O IMPORTANTE É COMPETIR, É CONVERSA PRA BOI DORMIR

Essa frase “O importante é competir” é de uma hipocrisia sem limites. O importante é vencer, mesmo que seja necessário competir.

Sempre fui um “piolho de sinuca”, como é conhecido nas cidades do interior, aquele sujeito que mora na “sinuca” e nas horas de folga vai pra casa. A minha turma era assim e até completarmos 18 anos, o famoso “Tico do Mouco”, que era escrivão da polícia e tomava conta da sinuca lá em Picuí, não deixava a gente entrar lá e quando se ausentava, surgia a nossa vez de jogar. Só que, aqui acolá, voltava de supetão, nos expulsava do ambiente e aí, como represália, não pagávamos o “tempo” e mandávamos ele cobrar na justiça.
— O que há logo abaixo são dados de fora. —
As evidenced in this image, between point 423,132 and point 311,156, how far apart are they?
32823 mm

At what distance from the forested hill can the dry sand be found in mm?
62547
Se meu amigo Hominho chegar a ler isso, não vai deixar que eu passe por mentiroso.

Agora, já depois dos cinqüenta, me mudei pela última vez e como havia um espaço, que construí com essa finalidade, resolvi comprar uma sinuca e pensei, cá com meus botões: agora eu mato a fome de jogar. Instalamos a bicha e começou o tirinete: era de manhã, de tarde e de noite, até a mulher jogava e eu comecei a perceber que as vitórias iam ficando cada vez mais longe uma da outra, a medida que os “adversários” evoluíam, enquanto a paciência ia fugindo com uma freqüência muito maior. A coisa foi se agravando e, quando quebrei o terceiro taco, abandonamos a atividade e o cupim tomou conta da mesa.
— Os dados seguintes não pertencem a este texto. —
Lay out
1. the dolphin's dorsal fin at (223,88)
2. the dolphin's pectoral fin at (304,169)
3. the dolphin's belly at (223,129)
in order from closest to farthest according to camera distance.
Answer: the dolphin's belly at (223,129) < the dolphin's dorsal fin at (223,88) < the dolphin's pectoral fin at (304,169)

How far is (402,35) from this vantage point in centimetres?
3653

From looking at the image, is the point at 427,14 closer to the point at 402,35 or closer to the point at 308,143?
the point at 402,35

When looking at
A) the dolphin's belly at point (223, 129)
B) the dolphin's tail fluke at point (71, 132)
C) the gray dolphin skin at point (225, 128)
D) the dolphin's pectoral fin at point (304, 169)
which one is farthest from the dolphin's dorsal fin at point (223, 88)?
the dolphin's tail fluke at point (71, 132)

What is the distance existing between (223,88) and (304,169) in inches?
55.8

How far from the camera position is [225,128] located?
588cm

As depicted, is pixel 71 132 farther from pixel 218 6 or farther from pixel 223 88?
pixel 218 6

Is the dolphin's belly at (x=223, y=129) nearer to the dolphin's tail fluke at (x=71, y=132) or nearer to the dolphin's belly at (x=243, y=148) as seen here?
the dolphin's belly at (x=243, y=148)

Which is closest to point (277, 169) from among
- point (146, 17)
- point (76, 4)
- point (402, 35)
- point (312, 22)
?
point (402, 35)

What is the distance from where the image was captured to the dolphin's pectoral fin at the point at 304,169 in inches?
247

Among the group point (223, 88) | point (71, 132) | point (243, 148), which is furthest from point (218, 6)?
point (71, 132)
O carteado sempre foi outra paixão, com cerveja ou sem, virávamos as noites ao redor de uma mesa onde o sono não tinha vez, mesmo assim, perdi a conta dos baralhos que rasguei. É que ninguém é de ferro e diante de uma possibilidade remota, uma única carta botava a disputa de uma noite inteira nas mãos adversárias.

No vídeo game das crianças não era diferente. Uma vez comprei um lá em Fortaleza, viajei para Picuí e, no caminho, só pensava em inaugurar o troço e ganhar, lógico. Acontece que tinha um jogo lá, onde eu tentava me movimentar para um lado e o negócio só ia para o outro e na próxima vez era a mesma coisa, aí fui me aporrinhando e acabei com a brincadeira num único sopapo, foi caco pra tudo que era lado, a molecada começou a chorar e, arrependido, entrei no carro e fui comprar outro em Campina Grande, porém nunca mais olhei para o tal.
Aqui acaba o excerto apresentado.